Tanta coisa vivemos em uma existência até realizarmos alguns desejos que parecia difícil acreditar que um dia, saído do interior de Minas Gerais, passando por profundas e bruscas mudanças no decorrer da vida, pudéssemos ser beneficiados com aquele momento. Nos rendemos à mais profunda introspecção e buscamos, no fundo do coração o sentimento mais genuíno de gratidão por estar ali, por agradecer a Deus a oportunidade de aproximar do fundador da Doutrina Espírita. O Espiritismo que acolhe, orienta, educa e consola se fez presente, enchendo nosso ser de esperanças em um mundo melhor, sobretudo, em continuarmos acreditando em nossa melhora íntima como ser humano.
Do que adiantaria conhecer aquele lugar, se ele não falasse conosco? "Aquele que visita um túmulo, apenas manifesta, por essa forma, que pensa no Espírito ausente. A visita é a representação exterior de um fato íntimo." (323 OLE)
Conversamos com Kardec.
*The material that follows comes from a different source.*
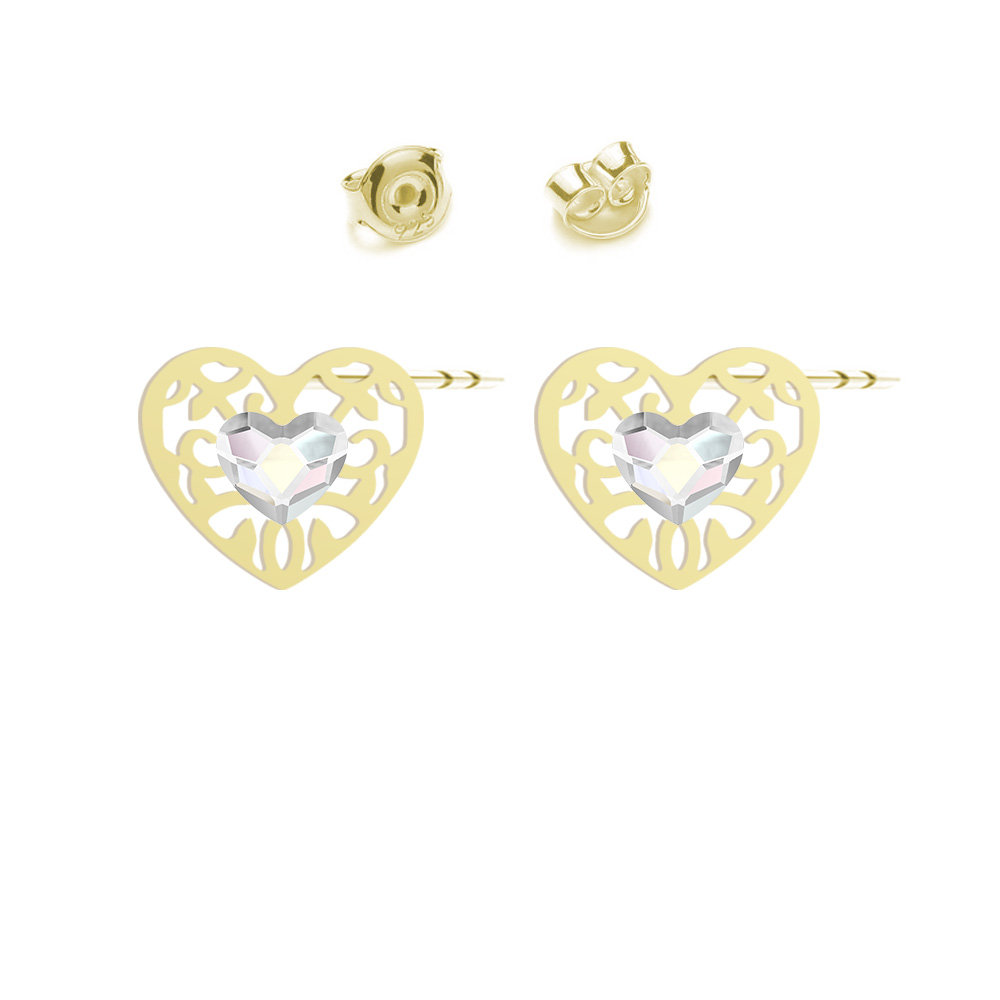 Kolczyki z Sercem Ażurowym srebro pozłacane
Rogamos ao Mais Alto que pudesse nos auxiliar a todos para compreendermos melhor o sentido transformador da Doutrina Espírita. Que o Espiritismo fosse a bússula consoladora enviada por Jesus para ampliar nossa capacidade de agir no bem, proporcionando-nos o refazimento pela educação de nossas imperfeições, pela sensibilização de nossos corações ainda empedernidos e renitentes no orgulho e egoísmo avassaladores. Pedimos ainda mais, pedinte que somos, uma nova oportunidade de releituras doutrinárias, que pudessem mais confortar e esclarecer do que envaidecer e desamparar; que pudéssemos aprender a sofrer enquanto não dominássemos a etapa de aprimoramento espiritual que ansiamos; que pudéssemos aprender a amar sem cobrar amor; que pudéssemos agradecer, ainda que estropiados e ofendidos; que pudéssemos auxiliar a consolar os corações mais sofridos e sem esperanças, para que vissem em nossa transformação um vestígio dos esforços empreendidos para buscar a luz; pedimos uma vez mais que não deixasse nossa vontade esmorecer e nem a chama da fé se apagar; e por fim, agradecemos. Agradecemos o fato de termos plena consciência de não sermos merecedores do tanto que Deus proporciona para o nosso crescimento e rogamos proteção para aqueles que, de boa vontade, conseguem dar passos mais firmes, seguros e equilibrados rumo a um ser melhor, mais fraterno e compreensivo.